Captioned web image data:
========================================
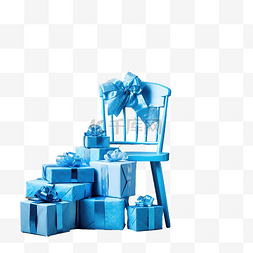 蓝色家居图片_砖墙上蓝色椅子上的圣诞礼物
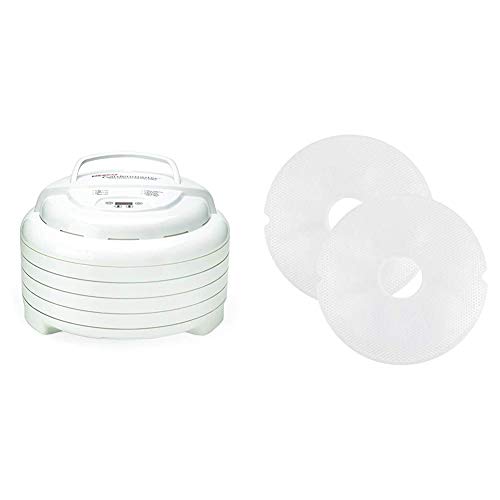 NESCO FD-1040 Gardenmaster Digital Pro dehydrator, For Jerky and Snacks, White & NESCO LM-2-6 Round Plastic Mesh 13 1/2' Clean-A-Screens, for Dehydrators, 2 Pack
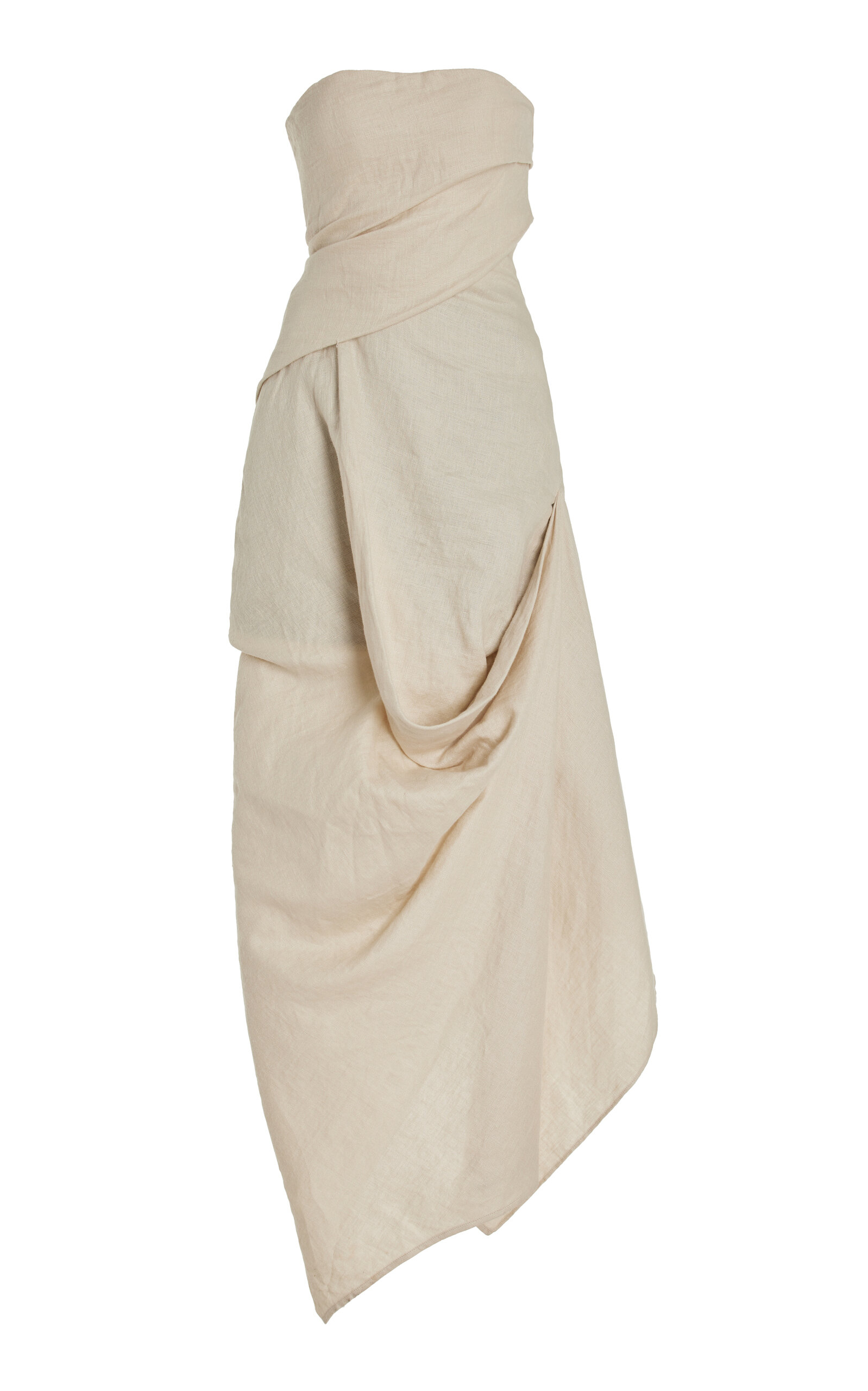 Shop Staud Caravaggio Draped Linen Maxi Dress In Neutral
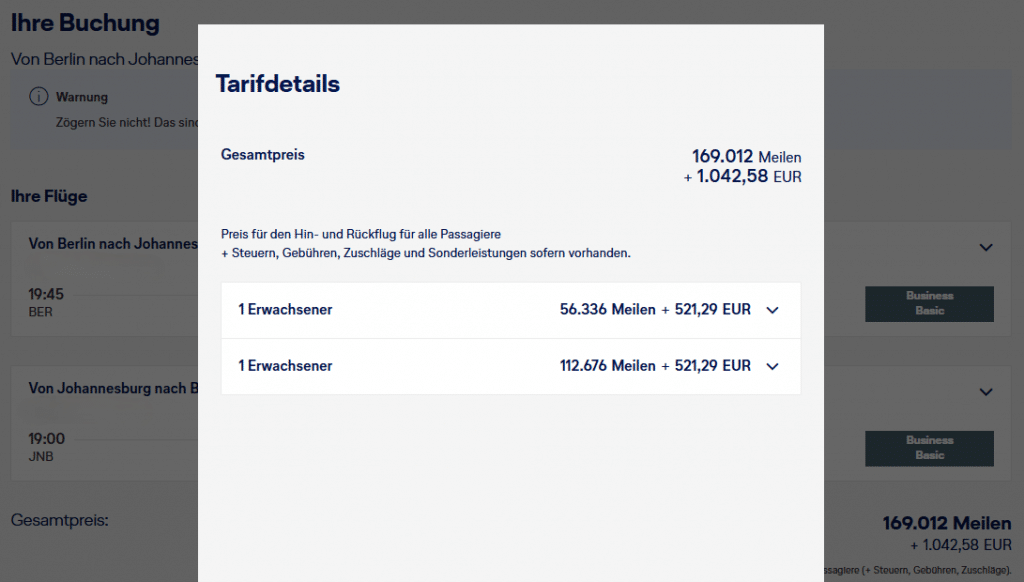 Award Flight Companion BER JNB Business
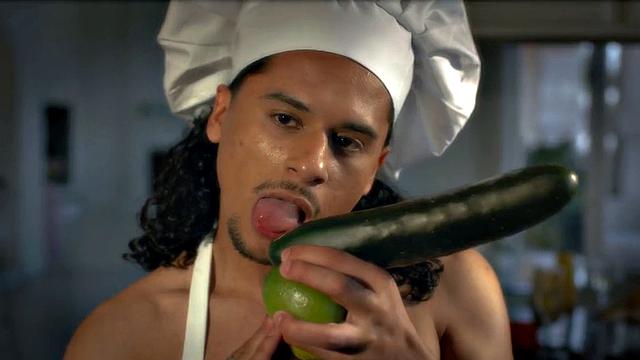 BBC barebacks his food fetish cook BF in the kitchen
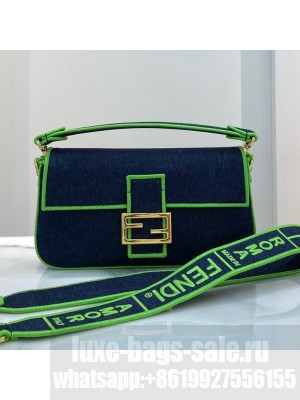 Fendi Baguette Medium Denim Flap Bag Dark Blue/Green  2021 Collection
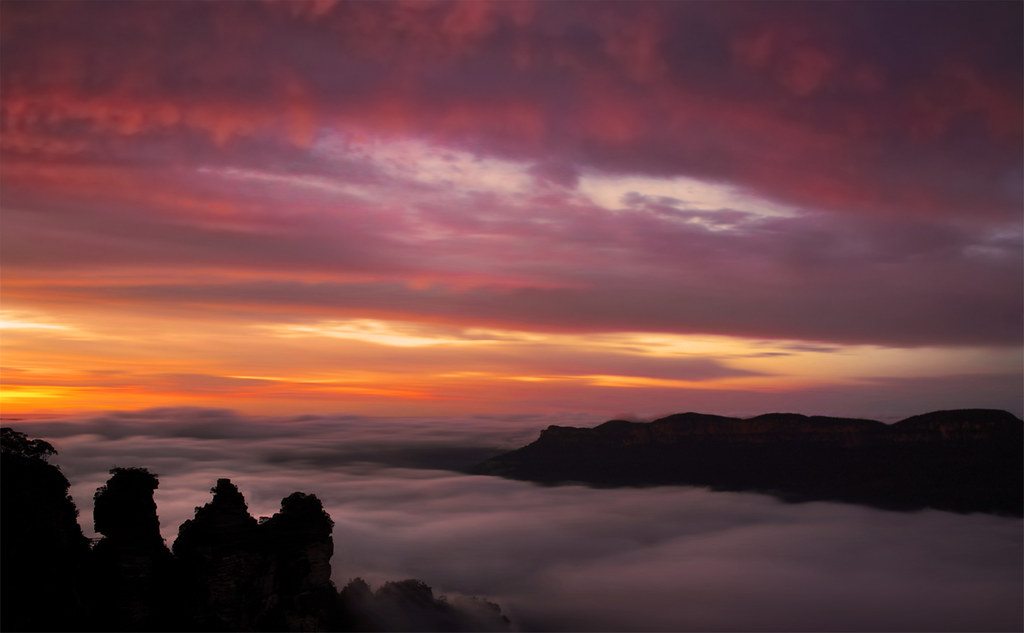 You'll be lost for words watching the sunrise from Echo Point, Katoomba.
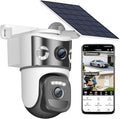 Dual Lens Security Cameras Wireless Outdoor, Solar-Powered Home Security Camera with 6MP Color Night Vision, 2-Way Audio, PIR Motion Alarm, 5GHz/2.4Hz WiFi, Spotlight Siren, Waterproof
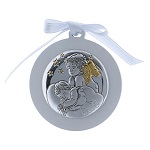 Medalhão berço Anjo estrelas fita branca bilaminado detalhes ouro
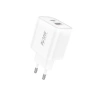 FONENG ładowarka sieciowa EU52 PD 30W 1xUSB-C + 1xUSB QC3.0 Biały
========================================
WHAT THE EXERCISE ASKS
Repeat every record above exactly, but leave out any pictures.

RESPONSE
 蓝色家居图片_砖墙上蓝色椅子上的圣诞礼物
 NESCO FD-1040 Gardenmaster Digital Pro dehydrator, For Jerky and Snacks, White & NESCO LM-2-6 Round Plastic Mesh 13 1/2' Clean-A-Screens, for Dehydrators, 2 Pack
 Shop Staud Caravaggio Draped Linen Maxi Dress In Neutral
 Award Flight Companion BER JNB Business
 BBC barebacks his food fetish cook BF in the kitchen
 Fendi Baguette Medium Denim Flap Bag Dark Blue/Green  2021 Collection
 You'll be lost for words watching the sunrise from Echo Point, Katoomba.
 Dual Lens Security Cameras Wireless Outdoor, Solar-Powered Home Security Camera with 6MP Color Night Vision, 2-Way Audio, PIR Motion Alarm, 5GHz/2.4Hz WiFi, Spotlight Siren, Waterproof
 Medalhão berço Anjo estrelas fita branca bilaminado detalhes ouro
 FONENG ładowarka sieciowa EU52 PD 30W 1xUSB-C + 1xUSB QC3.0 Biały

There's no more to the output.